Di dalam segala kekuatiran dan ketakutan, saya menemukan jawaban Tuhan di Yesaya 41. Di situ jelas sekali dibagi menjadi 4 perikop. Di perikop yang pertama, untuk ayat 1-7, disana dikatakan Tuhan membangkitkan seorang pembebas. Di dalam Alkitab berbahasa Inggris yang saya baca (The Daily Bible – Harvest House Publishers), ayat 1-4 mengatakan God’s providential control, jadi ini semua berada di dalam kuasa pengaturan Tuhan, bukan lagi manusia. Pada ayat 5-10 dikatakan Israel specially chosen, artinya Israel telah dipilih Tuhan secara khusus. Jadi bukan saya yang memilih, tetapi Tuhan yang telah memilih saya. Pada ayat 11-16 dikatakan nothing to fear, saya yang saat itu merasa takut dan gentar begitu dikuatkan dengan ayat ini. Pada ayat 17-20 dikatakan needs to be provided, segala kebutuhan kita akan disediakan oleh-Nya. Perikop yang seringkali hanya dibaca sambil lalu saja, bisa menjadi rhema yang menguatkan untuk saya. Sungguh Allah kita luar biasa.
Di dalam berpolitik, yang paling sulit itu adalah kita berpolitik bukan dengan merusak rakyat, tetapi dengan mengajar mereka.
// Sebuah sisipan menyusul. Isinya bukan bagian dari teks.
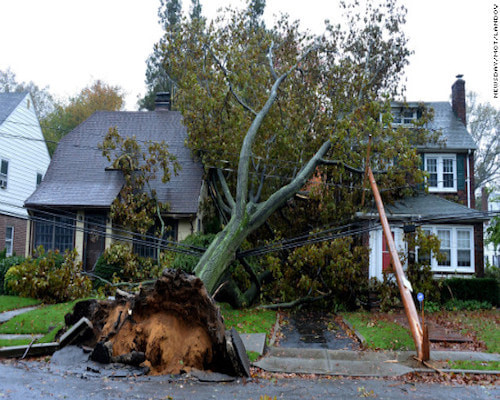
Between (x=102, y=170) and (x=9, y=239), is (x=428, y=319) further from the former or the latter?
(x=9, y=239)

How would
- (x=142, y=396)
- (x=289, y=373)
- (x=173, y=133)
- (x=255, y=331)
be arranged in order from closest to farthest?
(x=142, y=396) < (x=289, y=373) < (x=255, y=331) < (x=173, y=133)

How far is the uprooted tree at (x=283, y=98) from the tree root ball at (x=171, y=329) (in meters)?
6.60

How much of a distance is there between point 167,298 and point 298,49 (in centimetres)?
1317

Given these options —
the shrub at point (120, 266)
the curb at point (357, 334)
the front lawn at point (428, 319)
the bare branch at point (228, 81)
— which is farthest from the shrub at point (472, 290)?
the shrub at point (120, 266)

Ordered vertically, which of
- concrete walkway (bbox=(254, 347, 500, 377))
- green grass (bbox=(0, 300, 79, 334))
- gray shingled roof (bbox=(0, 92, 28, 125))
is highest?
gray shingled roof (bbox=(0, 92, 28, 125))

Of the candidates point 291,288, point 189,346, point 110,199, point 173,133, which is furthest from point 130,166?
point 189,346

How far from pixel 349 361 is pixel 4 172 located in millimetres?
19523

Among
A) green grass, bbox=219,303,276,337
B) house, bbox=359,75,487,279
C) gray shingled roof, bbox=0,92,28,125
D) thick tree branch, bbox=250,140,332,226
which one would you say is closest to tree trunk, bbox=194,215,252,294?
thick tree branch, bbox=250,140,332,226

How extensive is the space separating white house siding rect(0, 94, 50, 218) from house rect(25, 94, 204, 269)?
3547mm

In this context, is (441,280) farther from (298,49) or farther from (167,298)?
(167,298)

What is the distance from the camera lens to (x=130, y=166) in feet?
59.6

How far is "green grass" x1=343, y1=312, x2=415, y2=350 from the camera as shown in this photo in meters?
10.8

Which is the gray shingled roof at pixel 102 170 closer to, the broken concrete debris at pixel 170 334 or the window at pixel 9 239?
the window at pixel 9 239

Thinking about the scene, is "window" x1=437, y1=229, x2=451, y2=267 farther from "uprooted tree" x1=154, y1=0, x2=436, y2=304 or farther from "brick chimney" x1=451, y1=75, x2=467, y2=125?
"brick chimney" x1=451, y1=75, x2=467, y2=125
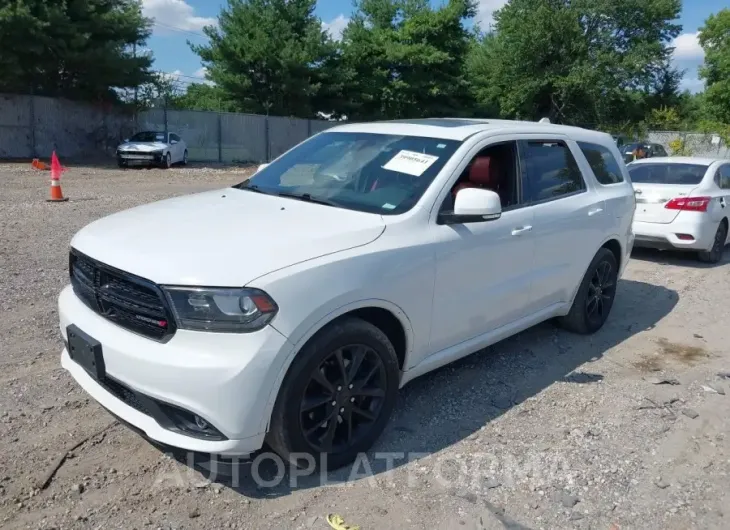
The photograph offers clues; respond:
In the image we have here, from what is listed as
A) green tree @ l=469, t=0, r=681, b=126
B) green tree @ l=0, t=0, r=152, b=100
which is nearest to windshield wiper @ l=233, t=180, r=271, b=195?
green tree @ l=0, t=0, r=152, b=100

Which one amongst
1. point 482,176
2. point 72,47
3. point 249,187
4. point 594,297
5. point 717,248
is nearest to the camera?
point 482,176

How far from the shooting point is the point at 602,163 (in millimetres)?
5637

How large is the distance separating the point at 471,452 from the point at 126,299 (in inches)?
80.6

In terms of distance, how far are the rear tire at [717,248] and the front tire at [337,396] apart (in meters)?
7.28

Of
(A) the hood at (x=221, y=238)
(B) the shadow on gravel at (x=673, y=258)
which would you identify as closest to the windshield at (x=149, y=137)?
(B) the shadow on gravel at (x=673, y=258)

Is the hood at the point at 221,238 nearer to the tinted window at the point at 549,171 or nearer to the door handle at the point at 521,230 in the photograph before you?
the door handle at the point at 521,230

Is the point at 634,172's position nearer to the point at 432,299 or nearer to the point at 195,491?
the point at 432,299

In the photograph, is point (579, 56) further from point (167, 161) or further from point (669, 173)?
point (669, 173)

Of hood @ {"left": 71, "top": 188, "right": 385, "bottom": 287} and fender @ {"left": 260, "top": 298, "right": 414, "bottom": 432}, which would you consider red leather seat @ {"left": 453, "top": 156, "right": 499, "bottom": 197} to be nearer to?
hood @ {"left": 71, "top": 188, "right": 385, "bottom": 287}

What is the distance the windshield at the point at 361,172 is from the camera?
3.68m

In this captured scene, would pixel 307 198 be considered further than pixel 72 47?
No

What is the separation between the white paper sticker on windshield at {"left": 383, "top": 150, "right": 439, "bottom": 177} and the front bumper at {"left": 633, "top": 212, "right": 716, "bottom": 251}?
239 inches

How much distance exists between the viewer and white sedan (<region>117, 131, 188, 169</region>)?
23078mm

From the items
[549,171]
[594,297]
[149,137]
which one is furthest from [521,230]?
[149,137]
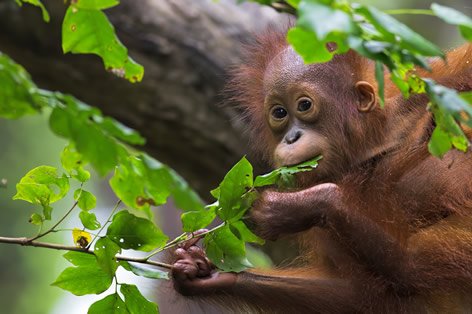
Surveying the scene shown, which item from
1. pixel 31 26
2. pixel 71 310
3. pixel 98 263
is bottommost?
pixel 71 310

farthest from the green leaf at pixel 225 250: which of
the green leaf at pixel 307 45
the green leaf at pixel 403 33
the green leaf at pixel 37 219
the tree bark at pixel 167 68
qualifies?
the tree bark at pixel 167 68

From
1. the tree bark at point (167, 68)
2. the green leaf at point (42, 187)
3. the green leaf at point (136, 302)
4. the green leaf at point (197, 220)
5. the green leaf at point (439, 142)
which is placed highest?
the green leaf at point (439, 142)

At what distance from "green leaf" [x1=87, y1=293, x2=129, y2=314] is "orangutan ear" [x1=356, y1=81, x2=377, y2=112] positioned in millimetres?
1232

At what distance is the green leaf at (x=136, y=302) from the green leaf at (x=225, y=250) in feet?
0.70

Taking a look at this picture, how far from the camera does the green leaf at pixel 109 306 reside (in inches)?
78.3

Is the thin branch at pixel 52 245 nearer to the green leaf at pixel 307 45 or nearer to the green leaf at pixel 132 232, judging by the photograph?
the green leaf at pixel 132 232

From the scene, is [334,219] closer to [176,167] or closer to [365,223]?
[365,223]

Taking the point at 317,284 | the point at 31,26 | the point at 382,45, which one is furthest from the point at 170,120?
the point at 382,45

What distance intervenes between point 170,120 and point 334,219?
2190 mm

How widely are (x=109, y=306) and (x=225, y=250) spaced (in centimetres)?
31

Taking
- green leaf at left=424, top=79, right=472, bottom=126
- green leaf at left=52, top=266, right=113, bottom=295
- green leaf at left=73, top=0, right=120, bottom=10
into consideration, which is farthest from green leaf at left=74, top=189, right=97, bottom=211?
green leaf at left=424, top=79, right=472, bottom=126

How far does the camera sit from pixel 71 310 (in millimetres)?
10250

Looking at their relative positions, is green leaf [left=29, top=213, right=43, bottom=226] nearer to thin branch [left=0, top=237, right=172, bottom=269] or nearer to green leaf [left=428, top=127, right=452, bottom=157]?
thin branch [left=0, top=237, right=172, bottom=269]

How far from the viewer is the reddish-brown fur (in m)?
2.53
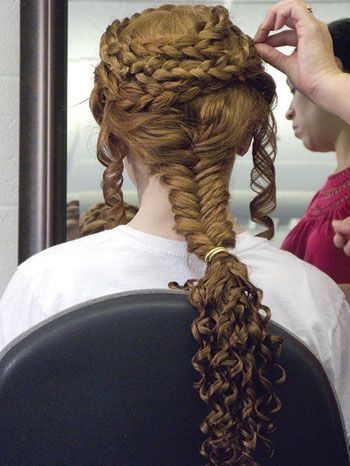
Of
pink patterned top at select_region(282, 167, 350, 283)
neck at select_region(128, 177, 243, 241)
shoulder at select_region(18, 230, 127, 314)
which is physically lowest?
pink patterned top at select_region(282, 167, 350, 283)

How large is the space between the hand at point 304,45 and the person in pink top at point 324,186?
0.30m

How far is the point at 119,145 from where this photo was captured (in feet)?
3.86

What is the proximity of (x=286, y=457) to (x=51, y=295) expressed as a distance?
1.24 feet

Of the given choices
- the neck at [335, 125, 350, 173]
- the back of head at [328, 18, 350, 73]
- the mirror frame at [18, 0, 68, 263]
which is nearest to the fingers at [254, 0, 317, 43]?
the back of head at [328, 18, 350, 73]

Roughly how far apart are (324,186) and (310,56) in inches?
15.2

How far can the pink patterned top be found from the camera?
1.47 meters

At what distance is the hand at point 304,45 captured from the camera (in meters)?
1.19

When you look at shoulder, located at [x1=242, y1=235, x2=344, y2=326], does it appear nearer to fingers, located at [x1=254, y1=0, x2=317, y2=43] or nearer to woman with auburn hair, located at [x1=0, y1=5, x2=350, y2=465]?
woman with auburn hair, located at [x1=0, y1=5, x2=350, y2=465]

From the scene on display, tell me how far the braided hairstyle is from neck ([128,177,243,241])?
0.02m

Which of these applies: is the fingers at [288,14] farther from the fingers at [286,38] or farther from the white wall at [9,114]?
the white wall at [9,114]

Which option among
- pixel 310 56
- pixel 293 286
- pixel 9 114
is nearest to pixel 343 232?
pixel 293 286

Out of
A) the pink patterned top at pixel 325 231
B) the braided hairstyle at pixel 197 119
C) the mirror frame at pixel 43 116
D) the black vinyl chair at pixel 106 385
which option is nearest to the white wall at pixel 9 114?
the mirror frame at pixel 43 116

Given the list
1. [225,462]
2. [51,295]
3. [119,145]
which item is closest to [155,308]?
[225,462]

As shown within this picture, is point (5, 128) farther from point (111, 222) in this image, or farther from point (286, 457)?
point (286, 457)
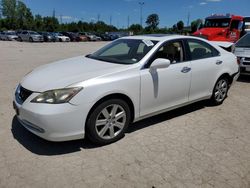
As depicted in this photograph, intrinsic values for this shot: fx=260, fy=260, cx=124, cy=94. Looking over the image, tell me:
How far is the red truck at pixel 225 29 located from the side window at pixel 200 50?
35.9ft

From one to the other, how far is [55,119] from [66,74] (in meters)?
0.77

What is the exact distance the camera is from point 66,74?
12.1 feet

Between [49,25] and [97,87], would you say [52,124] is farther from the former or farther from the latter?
[49,25]

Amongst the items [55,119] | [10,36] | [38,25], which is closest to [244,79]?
[55,119]

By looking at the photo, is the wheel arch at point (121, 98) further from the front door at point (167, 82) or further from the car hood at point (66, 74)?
the car hood at point (66, 74)

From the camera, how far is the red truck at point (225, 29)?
15502 millimetres

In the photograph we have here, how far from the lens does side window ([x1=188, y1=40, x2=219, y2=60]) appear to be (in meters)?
4.82

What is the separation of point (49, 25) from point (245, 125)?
73.4 meters

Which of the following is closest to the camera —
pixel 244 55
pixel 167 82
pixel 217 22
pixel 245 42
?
pixel 167 82

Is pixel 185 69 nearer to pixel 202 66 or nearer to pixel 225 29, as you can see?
pixel 202 66

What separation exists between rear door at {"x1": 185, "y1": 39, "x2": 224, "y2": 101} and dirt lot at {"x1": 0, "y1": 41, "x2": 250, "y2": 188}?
0.58 meters

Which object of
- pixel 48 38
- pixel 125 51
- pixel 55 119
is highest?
pixel 125 51

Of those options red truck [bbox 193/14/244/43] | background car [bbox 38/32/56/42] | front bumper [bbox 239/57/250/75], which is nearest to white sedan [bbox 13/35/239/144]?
front bumper [bbox 239/57/250/75]

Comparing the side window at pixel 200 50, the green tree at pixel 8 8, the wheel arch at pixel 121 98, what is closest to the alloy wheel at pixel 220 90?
the side window at pixel 200 50
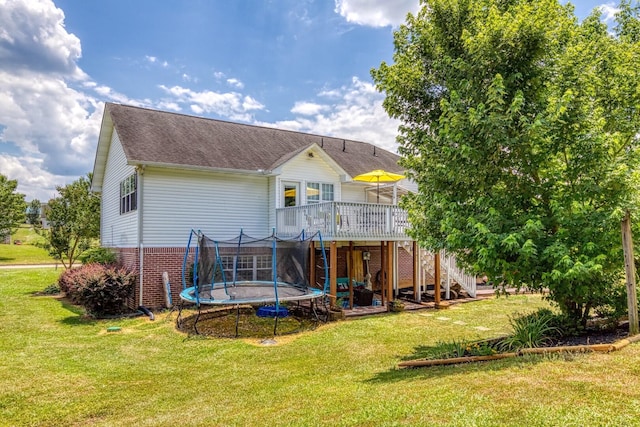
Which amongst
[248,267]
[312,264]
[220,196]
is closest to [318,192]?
[312,264]

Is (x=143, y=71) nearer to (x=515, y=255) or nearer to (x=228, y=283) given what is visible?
(x=228, y=283)

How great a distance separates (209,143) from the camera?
623 inches

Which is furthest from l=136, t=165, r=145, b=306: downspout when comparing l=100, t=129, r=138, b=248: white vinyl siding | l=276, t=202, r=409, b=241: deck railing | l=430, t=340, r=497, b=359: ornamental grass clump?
l=430, t=340, r=497, b=359: ornamental grass clump

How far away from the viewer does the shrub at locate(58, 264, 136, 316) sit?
1169 centimetres

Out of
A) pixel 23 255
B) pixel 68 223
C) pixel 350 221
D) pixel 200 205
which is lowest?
pixel 23 255

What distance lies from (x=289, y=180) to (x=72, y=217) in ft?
36.6

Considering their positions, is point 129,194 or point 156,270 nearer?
point 156,270

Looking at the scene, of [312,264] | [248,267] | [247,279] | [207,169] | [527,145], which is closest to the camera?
[527,145]

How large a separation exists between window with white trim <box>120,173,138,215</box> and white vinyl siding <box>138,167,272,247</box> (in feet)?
2.75

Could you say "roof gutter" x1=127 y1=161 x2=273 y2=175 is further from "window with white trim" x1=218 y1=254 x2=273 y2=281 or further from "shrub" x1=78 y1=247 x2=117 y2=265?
"shrub" x1=78 y1=247 x2=117 y2=265

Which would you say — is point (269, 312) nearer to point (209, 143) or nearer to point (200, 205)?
point (200, 205)

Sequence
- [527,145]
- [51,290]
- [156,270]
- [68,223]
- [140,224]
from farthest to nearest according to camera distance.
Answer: [68,223]
[51,290]
[156,270]
[140,224]
[527,145]

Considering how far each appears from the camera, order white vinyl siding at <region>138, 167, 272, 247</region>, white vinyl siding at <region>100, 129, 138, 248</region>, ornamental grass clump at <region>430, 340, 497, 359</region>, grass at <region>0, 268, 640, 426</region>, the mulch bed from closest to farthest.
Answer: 1. grass at <region>0, 268, 640, 426</region>
2. the mulch bed
3. ornamental grass clump at <region>430, 340, 497, 359</region>
4. white vinyl siding at <region>138, 167, 272, 247</region>
5. white vinyl siding at <region>100, 129, 138, 248</region>

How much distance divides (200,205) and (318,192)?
15.4 feet
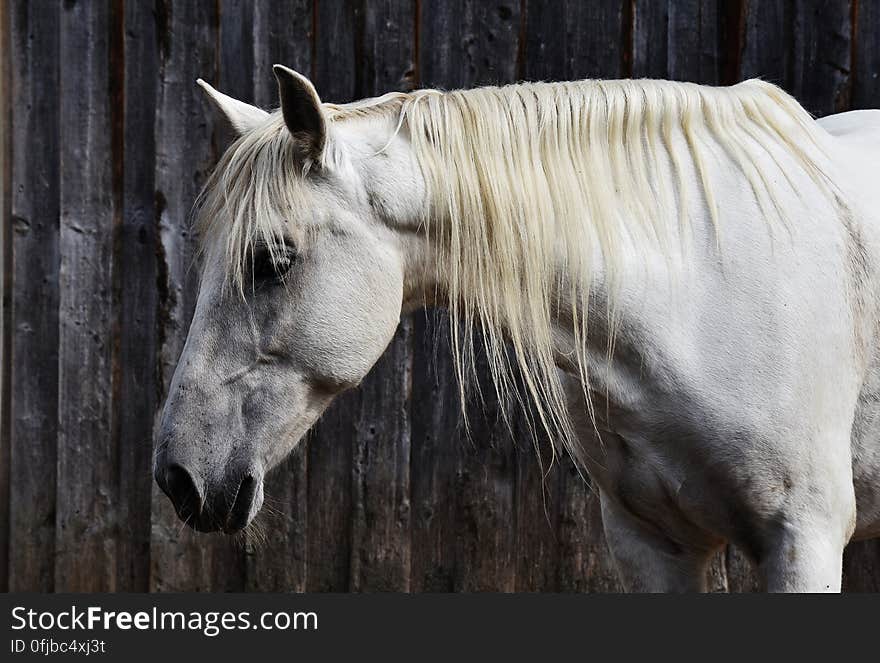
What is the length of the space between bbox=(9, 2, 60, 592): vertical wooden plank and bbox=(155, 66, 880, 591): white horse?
64.2 inches

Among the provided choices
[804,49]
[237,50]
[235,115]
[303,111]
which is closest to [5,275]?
[237,50]

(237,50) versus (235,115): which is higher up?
(237,50)

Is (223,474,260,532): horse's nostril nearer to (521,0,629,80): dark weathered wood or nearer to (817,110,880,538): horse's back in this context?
(817,110,880,538): horse's back

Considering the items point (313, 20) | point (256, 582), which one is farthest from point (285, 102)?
point (256, 582)

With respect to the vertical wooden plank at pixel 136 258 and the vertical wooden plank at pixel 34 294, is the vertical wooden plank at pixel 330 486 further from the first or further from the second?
the vertical wooden plank at pixel 34 294

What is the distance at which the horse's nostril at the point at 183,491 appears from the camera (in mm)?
1523

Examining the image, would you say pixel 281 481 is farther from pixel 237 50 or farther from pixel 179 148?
pixel 237 50

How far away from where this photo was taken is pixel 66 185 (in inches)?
117

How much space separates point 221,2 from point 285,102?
1.64m

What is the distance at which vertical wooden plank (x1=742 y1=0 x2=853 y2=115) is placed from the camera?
109 inches

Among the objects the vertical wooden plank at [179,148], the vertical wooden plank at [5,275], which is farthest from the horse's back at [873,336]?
the vertical wooden plank at [5,275]

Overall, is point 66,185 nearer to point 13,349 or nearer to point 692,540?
point 13,349

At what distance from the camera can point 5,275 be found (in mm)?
3047

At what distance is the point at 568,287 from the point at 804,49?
163cm
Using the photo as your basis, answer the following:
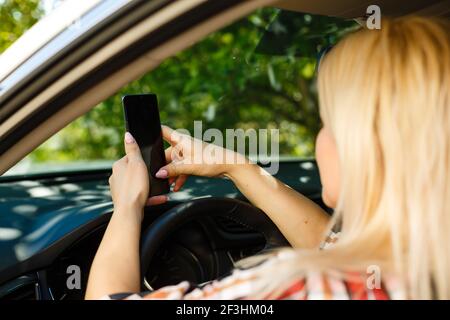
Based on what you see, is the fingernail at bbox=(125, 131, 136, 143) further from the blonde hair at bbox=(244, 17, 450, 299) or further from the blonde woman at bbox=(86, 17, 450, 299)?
the blonde hair at bbox=(244, 17, 450, 299)

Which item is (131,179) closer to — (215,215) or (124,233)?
(124,233)

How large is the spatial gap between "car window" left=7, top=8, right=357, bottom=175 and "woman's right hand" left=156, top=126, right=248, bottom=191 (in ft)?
6.50

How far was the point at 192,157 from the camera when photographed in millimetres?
2154

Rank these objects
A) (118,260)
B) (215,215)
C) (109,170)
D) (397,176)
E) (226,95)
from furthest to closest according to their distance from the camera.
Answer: (226,95)
(109,170)
(215,215)
(118,260)
(397,176)

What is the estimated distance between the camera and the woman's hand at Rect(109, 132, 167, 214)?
1.90 metres

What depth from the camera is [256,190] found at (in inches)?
87.6

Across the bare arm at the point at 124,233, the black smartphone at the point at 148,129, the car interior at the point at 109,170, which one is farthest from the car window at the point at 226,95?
the bare arm at the point at 124,233

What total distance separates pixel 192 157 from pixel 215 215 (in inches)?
13.8

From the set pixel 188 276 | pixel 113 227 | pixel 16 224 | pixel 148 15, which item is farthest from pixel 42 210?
pixel 148 15

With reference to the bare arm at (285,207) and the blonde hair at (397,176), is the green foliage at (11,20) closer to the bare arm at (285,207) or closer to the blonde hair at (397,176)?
the bare arm at (285,207)

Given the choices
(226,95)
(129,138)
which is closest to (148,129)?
(129,138)

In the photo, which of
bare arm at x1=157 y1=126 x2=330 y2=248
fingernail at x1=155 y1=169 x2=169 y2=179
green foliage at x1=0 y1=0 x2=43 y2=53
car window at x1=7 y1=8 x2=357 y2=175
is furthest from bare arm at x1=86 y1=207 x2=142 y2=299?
green foliage at x1=0 y1=0 x2=43 y2=53
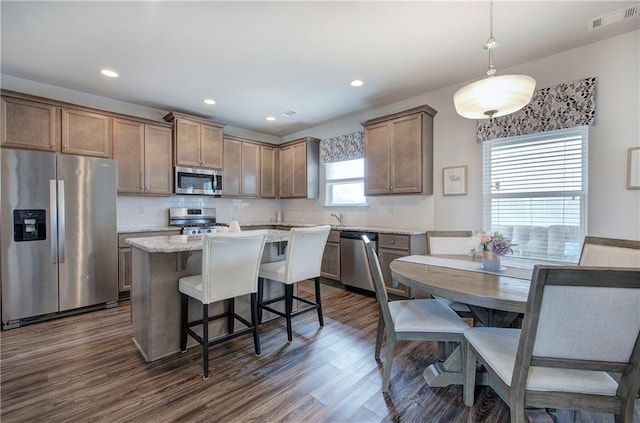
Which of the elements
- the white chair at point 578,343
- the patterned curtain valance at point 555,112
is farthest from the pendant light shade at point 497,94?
the patterned curtain valance at point 555,112

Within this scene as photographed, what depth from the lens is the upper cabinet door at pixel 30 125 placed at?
304 centimetres

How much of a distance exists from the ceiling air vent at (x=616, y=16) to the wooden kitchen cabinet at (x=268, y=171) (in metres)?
4.59

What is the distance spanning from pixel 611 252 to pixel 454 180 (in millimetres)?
1814

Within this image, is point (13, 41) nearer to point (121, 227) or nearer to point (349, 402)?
point (121, 227)

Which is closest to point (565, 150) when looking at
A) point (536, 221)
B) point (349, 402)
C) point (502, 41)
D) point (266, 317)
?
point (536, 221)

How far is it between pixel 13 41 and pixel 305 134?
3942mm

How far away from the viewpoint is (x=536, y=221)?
302 cm

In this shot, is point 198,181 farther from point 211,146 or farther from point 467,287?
point 467,287

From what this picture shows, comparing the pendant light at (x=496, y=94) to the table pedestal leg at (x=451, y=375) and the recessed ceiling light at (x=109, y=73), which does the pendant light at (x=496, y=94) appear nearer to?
the table pedestal leg at (x=451, y=375)

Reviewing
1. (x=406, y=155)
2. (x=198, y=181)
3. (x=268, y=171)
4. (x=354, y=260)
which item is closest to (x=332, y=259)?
(x=354, y=260)

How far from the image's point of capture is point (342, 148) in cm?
486

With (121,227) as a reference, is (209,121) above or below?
above

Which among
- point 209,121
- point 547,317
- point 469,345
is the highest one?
point 209,121

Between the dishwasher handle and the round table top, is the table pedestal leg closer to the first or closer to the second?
the round table top
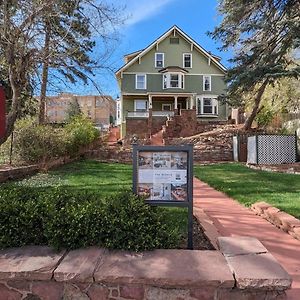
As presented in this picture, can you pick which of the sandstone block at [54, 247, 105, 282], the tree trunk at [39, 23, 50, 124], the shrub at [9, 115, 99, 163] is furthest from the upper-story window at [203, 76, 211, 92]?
the sandstone block at [54, 247, 105, 282]

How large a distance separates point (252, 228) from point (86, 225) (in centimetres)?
293

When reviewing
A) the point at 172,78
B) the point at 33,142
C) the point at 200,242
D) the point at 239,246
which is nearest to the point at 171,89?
the point at 172,78

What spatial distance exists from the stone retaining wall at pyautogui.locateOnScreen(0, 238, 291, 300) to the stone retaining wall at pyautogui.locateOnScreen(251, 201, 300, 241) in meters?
1.89

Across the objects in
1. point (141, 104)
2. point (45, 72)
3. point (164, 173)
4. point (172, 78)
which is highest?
point (172, 78)

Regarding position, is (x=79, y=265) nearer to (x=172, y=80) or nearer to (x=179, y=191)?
(x=179, y=191)

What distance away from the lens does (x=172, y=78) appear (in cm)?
3325

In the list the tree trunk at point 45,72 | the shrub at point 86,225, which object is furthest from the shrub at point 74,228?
the tree trunk at point 45,72

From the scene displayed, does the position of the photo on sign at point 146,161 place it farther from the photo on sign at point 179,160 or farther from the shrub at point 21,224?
the shrub at point 21,224

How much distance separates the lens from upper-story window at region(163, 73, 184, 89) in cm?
3312

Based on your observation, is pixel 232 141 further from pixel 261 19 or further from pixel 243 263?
pixel 243 263

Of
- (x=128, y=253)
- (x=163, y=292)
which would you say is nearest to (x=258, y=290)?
(x=163, y=292)

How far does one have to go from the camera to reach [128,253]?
3.21 meters

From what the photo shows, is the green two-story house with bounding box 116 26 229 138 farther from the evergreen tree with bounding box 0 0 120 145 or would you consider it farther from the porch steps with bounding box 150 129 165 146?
the evergreen tree with bounding box 0 0 120 145

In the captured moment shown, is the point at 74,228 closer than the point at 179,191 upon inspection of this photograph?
Yes
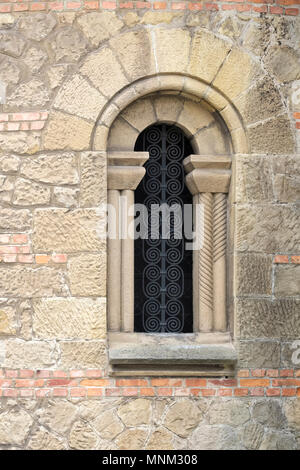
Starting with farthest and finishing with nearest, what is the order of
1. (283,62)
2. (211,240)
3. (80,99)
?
(211,240) < (283,62) < (80,99)

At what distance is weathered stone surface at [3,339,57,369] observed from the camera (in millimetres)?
4824

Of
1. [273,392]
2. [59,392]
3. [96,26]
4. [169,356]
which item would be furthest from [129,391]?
[96,26]

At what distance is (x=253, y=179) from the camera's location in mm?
4992

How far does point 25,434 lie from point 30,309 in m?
0.90

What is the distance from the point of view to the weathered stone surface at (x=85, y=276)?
15.9 ft

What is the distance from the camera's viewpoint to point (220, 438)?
16.0 ft

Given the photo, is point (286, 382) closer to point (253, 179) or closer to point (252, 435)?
point (252, 435)

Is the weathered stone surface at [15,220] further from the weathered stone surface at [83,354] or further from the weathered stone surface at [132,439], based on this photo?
the weathered stone surface at [132,439]

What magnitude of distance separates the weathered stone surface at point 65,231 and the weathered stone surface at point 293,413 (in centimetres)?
181

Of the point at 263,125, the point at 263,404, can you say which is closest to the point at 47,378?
the point at 263,404

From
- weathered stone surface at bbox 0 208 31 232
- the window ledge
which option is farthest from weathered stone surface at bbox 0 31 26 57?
the window ledge

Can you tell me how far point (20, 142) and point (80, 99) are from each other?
54cm

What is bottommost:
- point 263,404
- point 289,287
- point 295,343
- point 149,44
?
point 263,404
Maka saya tidak pernah membawa makanan, membawa beras atau uang kepada rakyat. Tetapi saya selalu mengajarkan kepada rakyat untuk memilih pemimpin: yang pertama, bersih yang bisa membuktikan hartanya dari mana. Yang kedua, yang berani membuktikan secara transparan semua anggaran yang dia kelola. Dan yang ketiga, ia harus profesional, berarti menjadi pelayan masyarakat yang bisa dihubungi oleh masyarakat dan mau mendengar aspirasi masyarakat. Saya selalu memberi nomor telepon saya kepada masyarakat, bahkan saat saya menjabat sebagai bupati di Belitung. Pernah satu hari sampai ada seribu orang lebih yang menghubungi saya, dan saya menjawab semua pertanyaan mereka satu per satu secara pribadi. Tentu saja ada staf yang membantu saya mengetik dan menjawabnya, tetapi semua jawaban langsung berasal dari saya.
Pada saat saya mencalonkan diri menjadi Bupati di Belitung juga tidak mudah. Karena saya merupakan orang Tionghoa pertama yang mencalonkan diri di sana. Dan saya tidak sedikit menerima ancaman, hinaan bahkan cacian, persis dengan cerita yang ada pada Nehemia 4, saat Nehemia akan membangun tembok di atas puing-puing di tembok Yerusalem.
Hari ini saya ingin melayani Tuhan dengan membangun di Indonesia, supaya 4 pilar yang ada, yaitu Pancasila, UUD 1945, NKRI, dan Bhinneka Tunggal Ika bukan hanya wacana saja bagi Proklamator bangsa Indonesia, tetapi benar-benar menjadi pondasi untuk membangun rumah Indonesia untuk semua suku, agama dan ras. Hari ini banyak orang terjebak melihat realita dan tidak berani membangun. Hari ini saya sudah berhasil membangun itu di Bangka Belitung. Tetapi apa yang telah saya lakukan hanya dalam lingkup yang relatif kecil. Kalau Tuhan mengijinkan, saya ingin melakukannya di dalam skala yang lebih besar.
Saya berharap, suatu hari orang memilih Presiden atau Gubernur tidak lagi berdasarkan warna kulit, tetapi memilih berdasarkan karakter yang telah teruji benar-benar bersih, transparan, dan profesional. Itulah Indonesia yang telah dicita-citakan oleh Proklamator kita, yang diperjuangkan dengan pengorbanan darah dan nyawa. Tuhan memberkati Indonesia dan Tuhan memberkati Rakyat Indonesia.